§ The problem: Reproduce all of the following data verbatim, changing nothing.

— Start —

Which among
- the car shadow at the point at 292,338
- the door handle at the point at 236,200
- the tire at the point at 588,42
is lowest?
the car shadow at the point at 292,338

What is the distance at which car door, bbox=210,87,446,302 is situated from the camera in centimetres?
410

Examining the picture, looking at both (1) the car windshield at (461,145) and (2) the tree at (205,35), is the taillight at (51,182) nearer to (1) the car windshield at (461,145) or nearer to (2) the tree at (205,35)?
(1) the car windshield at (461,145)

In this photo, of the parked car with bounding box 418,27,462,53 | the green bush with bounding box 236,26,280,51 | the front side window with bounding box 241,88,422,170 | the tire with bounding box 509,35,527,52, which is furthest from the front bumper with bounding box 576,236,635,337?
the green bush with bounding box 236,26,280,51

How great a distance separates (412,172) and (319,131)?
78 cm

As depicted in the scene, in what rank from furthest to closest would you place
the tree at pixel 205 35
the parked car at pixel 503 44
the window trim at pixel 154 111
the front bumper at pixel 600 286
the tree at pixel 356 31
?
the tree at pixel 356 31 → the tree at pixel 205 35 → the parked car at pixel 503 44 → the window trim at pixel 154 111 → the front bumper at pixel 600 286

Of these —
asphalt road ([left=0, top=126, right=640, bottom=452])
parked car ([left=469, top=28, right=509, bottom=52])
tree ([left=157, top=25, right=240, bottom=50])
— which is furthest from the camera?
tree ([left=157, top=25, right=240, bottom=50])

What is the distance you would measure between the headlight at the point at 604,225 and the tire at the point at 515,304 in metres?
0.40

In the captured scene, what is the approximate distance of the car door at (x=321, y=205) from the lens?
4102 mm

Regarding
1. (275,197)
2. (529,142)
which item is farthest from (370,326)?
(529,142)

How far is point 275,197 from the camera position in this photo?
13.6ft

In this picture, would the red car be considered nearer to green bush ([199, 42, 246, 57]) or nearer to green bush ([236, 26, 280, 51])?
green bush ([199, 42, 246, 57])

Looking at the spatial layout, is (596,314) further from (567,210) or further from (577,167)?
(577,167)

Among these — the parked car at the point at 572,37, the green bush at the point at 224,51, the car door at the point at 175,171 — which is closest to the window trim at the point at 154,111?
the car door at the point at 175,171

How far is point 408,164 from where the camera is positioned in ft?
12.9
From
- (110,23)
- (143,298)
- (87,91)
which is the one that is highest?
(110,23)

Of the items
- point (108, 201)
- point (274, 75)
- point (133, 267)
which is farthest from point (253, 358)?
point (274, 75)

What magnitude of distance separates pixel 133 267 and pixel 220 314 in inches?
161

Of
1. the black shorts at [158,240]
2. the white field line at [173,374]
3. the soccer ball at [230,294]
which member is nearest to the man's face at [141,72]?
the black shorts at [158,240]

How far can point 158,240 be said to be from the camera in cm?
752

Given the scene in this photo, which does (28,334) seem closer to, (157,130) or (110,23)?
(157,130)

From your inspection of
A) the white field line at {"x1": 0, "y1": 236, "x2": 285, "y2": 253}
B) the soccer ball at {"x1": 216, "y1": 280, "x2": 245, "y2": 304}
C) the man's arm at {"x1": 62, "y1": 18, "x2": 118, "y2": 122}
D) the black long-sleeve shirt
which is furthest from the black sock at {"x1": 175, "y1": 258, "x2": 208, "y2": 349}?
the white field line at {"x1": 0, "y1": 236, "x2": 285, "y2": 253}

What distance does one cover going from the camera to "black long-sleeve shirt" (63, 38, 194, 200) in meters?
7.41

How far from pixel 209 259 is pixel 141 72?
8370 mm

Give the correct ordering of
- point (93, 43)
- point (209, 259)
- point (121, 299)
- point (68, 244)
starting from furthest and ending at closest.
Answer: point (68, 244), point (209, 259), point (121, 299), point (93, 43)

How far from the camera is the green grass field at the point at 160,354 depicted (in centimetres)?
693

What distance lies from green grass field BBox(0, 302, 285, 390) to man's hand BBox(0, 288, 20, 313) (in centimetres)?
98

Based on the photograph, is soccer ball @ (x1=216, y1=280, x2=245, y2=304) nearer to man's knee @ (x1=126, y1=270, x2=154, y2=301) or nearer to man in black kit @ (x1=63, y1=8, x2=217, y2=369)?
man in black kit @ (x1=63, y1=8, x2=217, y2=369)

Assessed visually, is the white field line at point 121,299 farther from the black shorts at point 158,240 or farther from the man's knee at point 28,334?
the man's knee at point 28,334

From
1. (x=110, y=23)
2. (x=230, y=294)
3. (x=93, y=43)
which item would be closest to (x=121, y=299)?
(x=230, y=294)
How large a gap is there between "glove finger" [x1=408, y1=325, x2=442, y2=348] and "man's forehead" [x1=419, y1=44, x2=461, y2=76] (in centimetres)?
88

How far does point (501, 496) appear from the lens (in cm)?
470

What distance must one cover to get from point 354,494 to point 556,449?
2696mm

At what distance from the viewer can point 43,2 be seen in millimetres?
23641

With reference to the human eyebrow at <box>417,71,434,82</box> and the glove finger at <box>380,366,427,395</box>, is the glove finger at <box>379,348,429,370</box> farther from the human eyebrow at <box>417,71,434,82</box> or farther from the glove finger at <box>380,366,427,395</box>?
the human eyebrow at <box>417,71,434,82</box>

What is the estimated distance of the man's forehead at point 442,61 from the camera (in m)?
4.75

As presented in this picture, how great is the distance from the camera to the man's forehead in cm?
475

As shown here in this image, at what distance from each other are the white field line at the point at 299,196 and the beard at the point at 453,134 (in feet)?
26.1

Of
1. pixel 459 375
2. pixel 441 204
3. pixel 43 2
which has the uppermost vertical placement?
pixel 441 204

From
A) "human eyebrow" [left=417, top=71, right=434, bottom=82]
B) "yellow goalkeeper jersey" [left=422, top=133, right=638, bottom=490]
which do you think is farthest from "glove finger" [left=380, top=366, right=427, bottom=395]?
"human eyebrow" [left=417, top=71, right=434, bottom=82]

— End —

§ Written answer:
Which among
- the car shadow at the point at 292,338
- the door handle at the point at 236,200
- the tire at the point at 588,42
is lowest?
the car shadow at the point at 292,338

What is the distance at which car door, bbox=210,87,446,302 is situated from the camera in centimetres?
410

Examining the picture, looking at both (1) the car windshield at (461,145) and (2) the tree at (205,35), is the taillight at (51,182) nearer to (1) the car windshield at (461,145) or nearer to (2) the tree at (205,35)?
(1) the car windshield at (461,145)

In this photo, of the parked car with bounding box 418,27,462,53 | the green bush with bounding box 236,26,280,51 | the front side window with bounding box 241,88,422,170 | the tire with bounding box 509,35,527,52, which is furthest from the front bumper with bounding box 576,236,635,337?
the green bush with bounding box 236,26,280,51

How great a distance separates (412,172) and (319,131)?
78 cm

As depicted in the scene, in what rank from furthest to closest would you place
the tree at pixel 205 35
the parked car at pixel 503 44
the window trim at pixel 154 111
the front bumper at pixel 600 286
the tree at pixel 356 31
?
the tree at pixel 356 31 → the tree at pixel 205 35 → the parked car at pixel 503 44 → the window trim at pixel 154 111 → the front bumper at pixel 600 286

Of these —
asphalt road ([left=0, top=126, right=640, bottom=452])
parked car ([left=469, top=28, right=509, bottom=52])
tree ([left=157, top=25, right=240, bottom=50])
— which is furthest from the camera?
tree ([left=157, top=25, right=240, bottom=50])

What is the distance you would measure between the headlight at the point at 604,225 and the tire at the point at 515,304 in metres?
0.40

In the captured scene, what is the approximate distance of the car door at (x=321, y=205) from the lens?
4102 mm

Regarding
1. (275,197)
2. (529,142)
which item is farthest from (370,326)?
(529,142)

How far is point 275,197 from the camera position in this photo?
13.6ft

In this picture, would the red car be considered nearer to green bush ([199, 42, 246, 57]) or nearer to green bush ([236, 26, 280, 51])?
green bush ([199, 42, 246, 57])

Looking at the spatial layout, is (596,314) further from (567,210) or further from (577,167)?
(577,167)

Among these — the parked car at the point at 572,37, the green bush at the point at 224,51, the car door at the point at 175,171 — which is closest to the window trim at the point at 154,111?
the car door at the point at 175,171

How far is point 408,164 from where the camera is positioned in ft?
12.9
From
- (110,23)
- (143,298)
- (87,91)
which is the one that is highest?
(110,23)

Of the items
- point (108, 201)
- point (274, 75)
- point (133, 267)
which is farthest from point (253, 358)?
point (274, 75)

What magnitude of distance separates pixel 133 267 and pixel 220 314 in inches?
161

Of
1. the black shorts at [158,240]
2. the white field line at [173,374]
3. the soccer ball at [230,294]
which member is nearest to the man's face at [141,72]?
the black shorts at [158,240]

How far can point 158,240 be said to be from the camera in cm?
752

Given the scene in this photo, which does (28,334) seem closer to, (157,130) or (110,23)?
(157,130)

From your inspection of
A) the white field line at {"x1": 0, "y1": 236, "x2": 285, "y2": 253}
B) the soccer ball at {"x1": 216, "y1": 280, "x2": 245, "y2": 304}
C) the man's arm at {"x1": 62, "y1": 18, "x2": 118, "y2": 122}
D) the black long-sleeve shirt
which is furthest from the black sock at {"x1": 175, "y1": 258, "x2": 208, "y2": 349}?
the white field line at {"x1": 0, "y1": 236, "x2": 285, "y2": 253}

What distance does one cover going from the camera to "black long-sleeve shirt" (63, 38, 194, 200) in meters?
7.41

How far from pixel 209 259 is pixel 141 72?
8370 mm

Give the correct ordering of
- point (93, 43)
- point (209, 259)
- point (121, 299)
- point (68, 244)
starting from furthest and ending at closest.
Answer: point (68, 244), point (209, 259), point (121, 299), point (93, 43)

How far from the camera is the green grass field at the point at 160,354 depicted (in centimetres)?
693

What distance lies from green grass field BBox(0, 302, 285, 390) to man's hand BBox(0, 288, 20, 313) (in centimetres)?
98

Based on the photograph, is soccer ball @ (x1=216, y1=280, x2=245, y2=304) nearer to man's knee @ (x1=126, y1=270, x2=154, y2=301) or nearer to man in black kit @ (x1=63, y1=8, x2=217, y2=369)?
man in black kit @ (x1=63, y1=8, x2=217, y2=369)

Assessed visually, is the white field line at point 121,299 farther from the black shorts at point 158,240 or farther from the man's knee at point 28,334?
the man's knee at point 28,334

From
1. (x=110, y=23)
2. (x=230, y=294)
3. (x=93, y=43)
which item would be closest to (x=121, y=299)?
(x=230, y=294)
How large a gap is there between "glove finger" [x1=408, y1=325, x2=442, y2=348] and "man's forehead" [x1=419, y1=44, x2=461, y2=76] (in centimetres)?
88

How far does point (501, 496) appear from the lens (in cm)?
470

What distance must one cover to get from point 354,494 to point 556,449?
2696mm

At what distance from the viewer can point 43,2 be seen in millimetres?
23641

With reference to the human eyebrow at <box>417,71,434,82</box> and the glove finger at <box>380,366,427,395</box>, is the glove finger at <box>379,348,429,370</box> farther from the human eyebrow at <box>417,71,434,82</box> or farther from the glove finger at <box>380,366,427,395</box>?
the human eyebrow at <box>417,71,434,82</box>

What is the estimated distance of the man's forehead at point 442,61 from the camera (in m)?
4.75

As presented in this picture, how great is the distance from the camera to the man's forehead in cm?
475

As shown here in this image, at what distance from each other are the white field line at the point at 299,196 and the beard at the point at 453,134 (in feet)?
26.1

Of
1. pixel 459 375
2. pixel 441 204
3. pixel 43 2
which has the uppermost vertical placement?
pixel 441 204

From
A) "human eyebrow" [left=417, top=71, right=434, bottom=82]
B) "yellow goalkeeper jersey" [left=422, top=133, right=638, bottom=490]
which do you think is farthest from "glove finger" [left=380, top=366, right=427, bottom=395]?
"human eyebrow" [left=417, top=71, right=434, bottom=82]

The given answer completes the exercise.